Evidence-Based Clinical Protocols to Monitor Efficacy of [¹⁷⁷Lu]Lu-PSMA Radiopharmaceutical Therapy in Metastatic Castration-Resistant Prostate Cancer Using Real-World Data

Abstract

Our objectives were to assess the prognostic value of posttherapy [¹⁷⁷Lu]Lu-PSMA (LuPSMA) SPECT/CT by visual evaluation using RECIP 1.0 during LuPSMA therapy and develop an evidence-based clinical protocol to monitor the efficacy of LuPSMA. Methods: Patients with metastatic castration-resistant prostate cancer who received at least 2 LuPSMA cycles between April 2019 and November 2023 were retrospectively included in this study. Pairs of baseline and interim LuPSMA SPECT/CT (SPECT) and PSMA PET/CT (PET) images after 2 therapy cycles were analyzed per visual RECIP 1.0. Changes in prostate-specific antigen (PSA) levels at 12 wk were categorized by Prostate Cancer Working Group Criteria 3 guidelines and combined with RECIP 1.0 reads to determine disease progression using a composite classification method (PSA + RECIP). The primary outcome was the prognostic value of posttherapeutic SPECT by RECIP 1.0 for overall survival (OS).
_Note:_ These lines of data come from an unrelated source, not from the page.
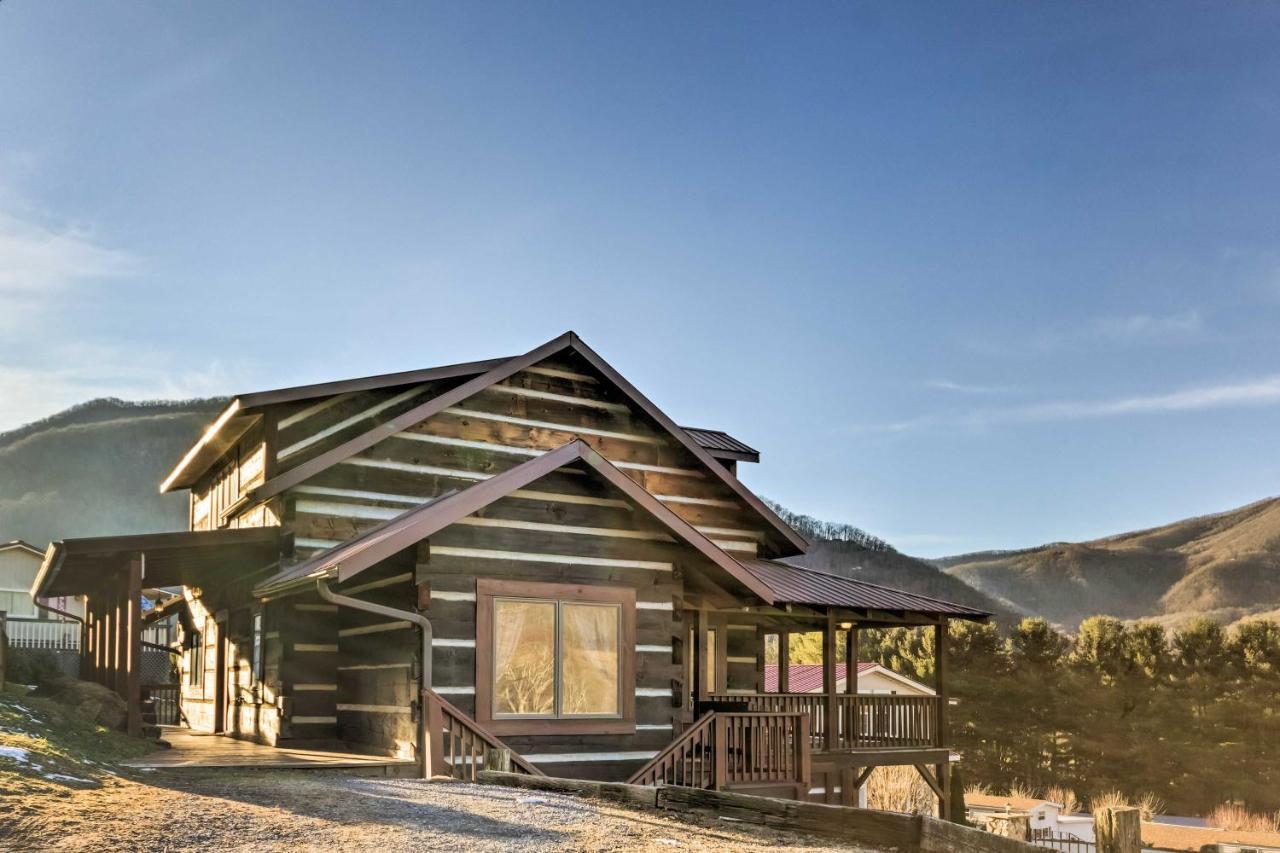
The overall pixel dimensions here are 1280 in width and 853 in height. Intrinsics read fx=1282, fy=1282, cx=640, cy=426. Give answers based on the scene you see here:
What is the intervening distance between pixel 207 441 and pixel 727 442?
11.3 metres

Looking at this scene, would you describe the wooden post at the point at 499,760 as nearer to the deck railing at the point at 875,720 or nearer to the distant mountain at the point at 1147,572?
the deck railing at the point at 875,720

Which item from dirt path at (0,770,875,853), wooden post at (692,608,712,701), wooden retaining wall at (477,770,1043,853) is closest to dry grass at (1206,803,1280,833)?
wooden post at (692,608,712,701)

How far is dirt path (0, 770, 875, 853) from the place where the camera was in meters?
8.63

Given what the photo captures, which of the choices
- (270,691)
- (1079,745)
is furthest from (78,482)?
(270,691)

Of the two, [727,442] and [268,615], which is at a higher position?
[727,442]

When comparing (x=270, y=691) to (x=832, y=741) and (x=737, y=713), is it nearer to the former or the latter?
(x=737, y=713)

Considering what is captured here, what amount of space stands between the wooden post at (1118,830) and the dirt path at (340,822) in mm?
2142

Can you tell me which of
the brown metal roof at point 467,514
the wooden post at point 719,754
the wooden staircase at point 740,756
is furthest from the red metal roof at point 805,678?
the brown metal roof at point 467,514

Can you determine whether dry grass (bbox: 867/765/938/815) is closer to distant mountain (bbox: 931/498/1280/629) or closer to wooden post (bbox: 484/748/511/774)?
wooden post (bbox: 484/748/511/774)

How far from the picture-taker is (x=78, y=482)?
171125 mm

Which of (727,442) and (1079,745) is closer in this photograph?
(727,442)

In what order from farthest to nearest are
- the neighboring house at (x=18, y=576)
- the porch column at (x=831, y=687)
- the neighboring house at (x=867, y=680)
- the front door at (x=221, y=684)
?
1. the neighboring house at (x=18, y=576)
2. the neighboring house at (x=867, y=680)
3. the front door at (x=221, y=684)
4. the porch column at (x=831, y=687)

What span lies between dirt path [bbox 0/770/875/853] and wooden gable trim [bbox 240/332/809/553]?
7.53 meters

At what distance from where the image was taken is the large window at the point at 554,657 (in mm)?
16406
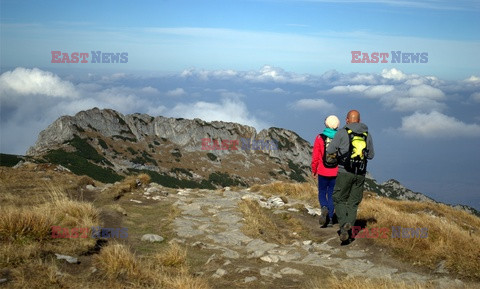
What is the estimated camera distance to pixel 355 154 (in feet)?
33.2

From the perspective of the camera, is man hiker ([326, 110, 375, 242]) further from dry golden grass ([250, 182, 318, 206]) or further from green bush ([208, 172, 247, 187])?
green bush ([208, 172, 247, 187])

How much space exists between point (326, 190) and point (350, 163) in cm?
254

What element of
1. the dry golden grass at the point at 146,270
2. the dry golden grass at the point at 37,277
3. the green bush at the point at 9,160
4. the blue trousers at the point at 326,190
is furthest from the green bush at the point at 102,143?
the dry golden grass at the point at 37,277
The clinical protocol was developed on the basis of the prognostic accuracy (Harrell concordance index, or C-index) of SPECT versus PET and the combination of SPECT plus PSA (SPECT + PSA) versus the combination of PET plus PSA (PET + PSA). Results: Data from 105 patients were evaluated. Progressive disease determined by SPECT was associated with shorter OS compared with stable disease (hazard ratio, 2.5; 95% CI, 1.2–5.3; P = 0.015) and with partial response (hazard ratio, 6.5; 95% CI, 2.7–15.7; P < 0.001). Of the 73 patients who underwent PET after 2 cycles, 7 (10%), 30 (41%), 22 (30%), and 30 (41%) had tumor progression shown by SPECT, PET, SPECT + PSA, and PET + PSA, respectively. The C-index for SPECT was inferior compared with that for PET (0.54 vs. 0.66; P < 0.001), whereas the C-indices for SPECT + PSA and PET + PSA did not differ significantly (0.62 vs. 0.66, respectively; P = 0.07). Conclusion: Posttherapeutic LuPSMA SPECT/CT per RECIP 1.0 after 2 therapy cycles was prognostic for OS. LuPSMA SPECT/CT identified significantly fewer patients with RECIP-classified progressive disease; however, SPECT + PSA achieved similar prognostic accuracy to PET + PSA for LuPSMA response evaluation.